This course will not tell you AI-generated code is bad or that you should fear it. It will show you, concretely and with documented evidence, why the review process that works for human-written code is insufficient for AI-generated code — and what a better process looks like. You will finish with a mental model, a set of heuristics, and practiced judgment. You will not finish with certainty; no one has that yet. But you will have considerably more than you started with.
If you finish every module, here's who you become:
In August 2023, a solo developer at a fintech startup in San Francisco accepted a GitHub Copilot suggestion for a JWT validation function. The function compiled cleanly, passed the existing unit tests, and looked — to a reviewer who skimmed it in a pull request — like textbook implementation. Six weeks later, a penetration tester discovered that the function failed silently on tokens with the algorithm field set to "none" — a known attack vector documented in the JWT specification since 2015. The AI had reproduced a pattern from training data that predated the security advisory. No human on the team had written that bug; no human had caught it either.
This is not an isolated case. It is the canonical shape of AI code review failure: confident surface, fragile interior. Understanding why that shape occurs is where this module begins.
Large language models generate code by predicting the next token given the tokens that came before, conditioned on a massive corpus of text that includes GitHub repositories, Stack Overflow answers, documentation, and tutorials. The key word is predicting. The model is not executing the code, not running tests against it, not reasoning from first principles about whether the logic is correct. It is producing a statistically likely continuation of the pattern it sees in the prompt.

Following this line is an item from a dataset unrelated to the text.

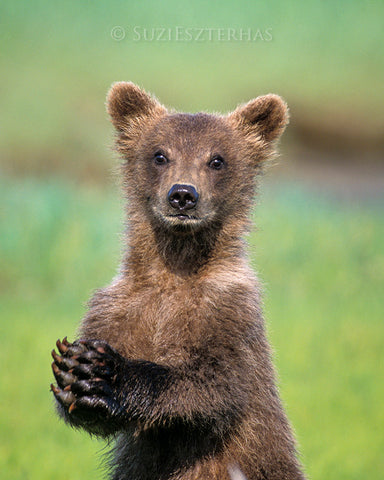 baby grizzly bear photo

This produces a distinctive kind of artifact. AI-generated code tends to be syntactically fluent — it uses the right variable naming conventions, follows the project's style, handles the happy path elegantly. It is often semantically plausible — the algorithm it implements is recognizably related to the task described. But it can be logically incorrect in ways that are invisible to a quick read, because the failure modes are in edge cases, in security boundaries, in the gap between what the function appears to do and what it actually does under adversarial conditions.
Human developers make different kinds of mistakes. A human writing a JWT validator from scratch in 2024 is unlikely to reintroduce the "alg:none" vulnerability because they are likely to have encountered the advisory, or to have looked up a reference implementation that already patches it. An AI trained on a corpus with a long tail of pre-2015 code has no such temporal awareness. It reproduces the distribution of its training data, not the current state of knowledge.
A 2022 study by Neil Perry, Megha Srivastava, Deepak Kumar, and Dan Boneh at Stanford ("Do Users Write More Insecure Code with AI Assistants?") found that participants with access to an AI coding assistant wrote significantly less secure code in security-sensitive tasks, and were more likely to believe their insecure code was correct. The combination of fluency and misplaced confidence is the core risk.
Traditional code review practices — whether informal pair review or structured checklists like those from Google's engineering handbook or the OWASP Code Review Guide — were designed around human authorship. They look for: logic errors the author was too close to see; style and consistency violations; missing test coverage; known anti-patterns the reviewer recognizes from experience; and security issues that arise from misunderstanding a library's API.
These practices work because human developers make predictable mistakes. Experienced reviewers develop pattern recognition for the errors that junior developers commonly make with specific languages, frameworks, or problem domains. The reviewer is essentially a more experienced version of the author, correcting for the author's blind spots.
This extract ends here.